## DOCUMENT SECTION
The goals of this work are focused on the second and fourth points of the PAT concept. According to this concept, two aims were defined: the first was to find correlation model between the olive oil NIR spectra and high concentrations of polyphenols by means of employing algorithms based on feature extraction approaches; the second goal was to study the influence in the prediction models of several acquisition parameters, such as number of acquisitions per sample, and light source power is analyzed in the context of the application of an online NIR sensor within the Virgin Olive Oil Production Process (VOOPP).
This paper has been organized as follows: Section 2 presents the problem description and describes previous works; Section 3 shows the methodology, the hardware that has been used, and the mathematical resources employed to get the results; Section 4 explains the outcomes; Section 5 presents the conclusions.

2. Problem Description and Earlier Works

Nowadays, the master miller is the person in the factory who adjusts the process variables based on his own expertise, because the produced olive oil is analyzed in laboratories far from the factory. This scheme is prone to lack of objectivity, and sometimes the decisions cannot be based on the results because of the delay. Furthermore, the methods employed to assess the olive oil quality are invasive, time consuming, expensive, and require qualified staff.
Different works have evaluated the use of non-invasive technologies, such as near infrared spectrometers, computer vision, or electronic noses and tongues, to monitor the product qualities at all stages of the production process [10,11,12,13,14,15]. Particularly, the application of the near infrared (NIR) technology on the olive oil industry has been reported in [16]. In that case, the authors reviewed the literature related to the use of NIR spectrometry in the olive oil industry over olive fruits, slurries, and olive oils. Furthermore, an interesting review was done in [17], where the authors divided the main applications of olive oil NIR spectroscopy into adulteration detection, prediction of geographical origin, quality parameter determination, online process monitoring, and oxidative stability studies.

## INSTRUCTION 1
In the entries, substitute "located" for "positioned" in the lines from the one containing "In the frame above, where are the bicycles" through the last entry, keeping everything else the same.

## SUPPLIED MATERIAL
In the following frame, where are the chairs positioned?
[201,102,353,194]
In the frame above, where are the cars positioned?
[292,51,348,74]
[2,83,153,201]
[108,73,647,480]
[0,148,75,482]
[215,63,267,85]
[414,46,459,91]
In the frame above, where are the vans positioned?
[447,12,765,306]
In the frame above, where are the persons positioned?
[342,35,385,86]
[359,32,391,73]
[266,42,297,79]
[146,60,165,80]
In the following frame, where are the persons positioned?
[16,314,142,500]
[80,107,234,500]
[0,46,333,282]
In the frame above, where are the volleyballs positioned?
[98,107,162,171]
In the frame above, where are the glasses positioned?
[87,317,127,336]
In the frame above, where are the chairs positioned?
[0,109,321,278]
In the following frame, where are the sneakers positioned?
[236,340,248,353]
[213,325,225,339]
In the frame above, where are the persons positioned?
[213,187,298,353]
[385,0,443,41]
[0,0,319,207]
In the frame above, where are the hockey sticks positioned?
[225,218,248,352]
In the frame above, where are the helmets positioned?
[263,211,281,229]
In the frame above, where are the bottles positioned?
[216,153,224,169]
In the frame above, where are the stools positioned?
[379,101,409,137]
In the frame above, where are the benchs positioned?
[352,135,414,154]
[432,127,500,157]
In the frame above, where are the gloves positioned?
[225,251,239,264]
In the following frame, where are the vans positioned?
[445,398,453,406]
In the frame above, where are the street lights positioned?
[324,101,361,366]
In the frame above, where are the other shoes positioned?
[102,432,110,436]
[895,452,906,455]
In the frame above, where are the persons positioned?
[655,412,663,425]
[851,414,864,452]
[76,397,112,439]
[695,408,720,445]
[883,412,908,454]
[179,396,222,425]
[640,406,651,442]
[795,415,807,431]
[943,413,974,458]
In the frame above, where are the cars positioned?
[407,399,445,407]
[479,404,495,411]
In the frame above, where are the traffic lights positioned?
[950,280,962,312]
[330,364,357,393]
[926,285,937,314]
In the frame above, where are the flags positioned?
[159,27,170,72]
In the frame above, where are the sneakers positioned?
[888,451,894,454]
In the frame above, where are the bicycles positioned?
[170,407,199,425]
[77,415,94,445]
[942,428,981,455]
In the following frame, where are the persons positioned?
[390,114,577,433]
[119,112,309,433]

## INSTRUCTION 2
Answer these questions about the olive oil NIR text.
(a) Who currently adjusts the process variables in the factory?
(b) What does Section 5 of the paper present?
(c) Which reference reviewed NIR spectrometry over olive fruits, slurries, and olive oils?

## WRITTEN RESPONSE 1
In the frame above, where are the bicycles located?
[170,407,199,425]
[77,415,94,445]
[942,428,981,455]
In the following frame, where are the persons located?
[390,114,577,433]
[119,112,309,433]

## WRITTEN RESPONSE 2
(a) The master miller.
(b) The conclusions.
(c) Reference [16].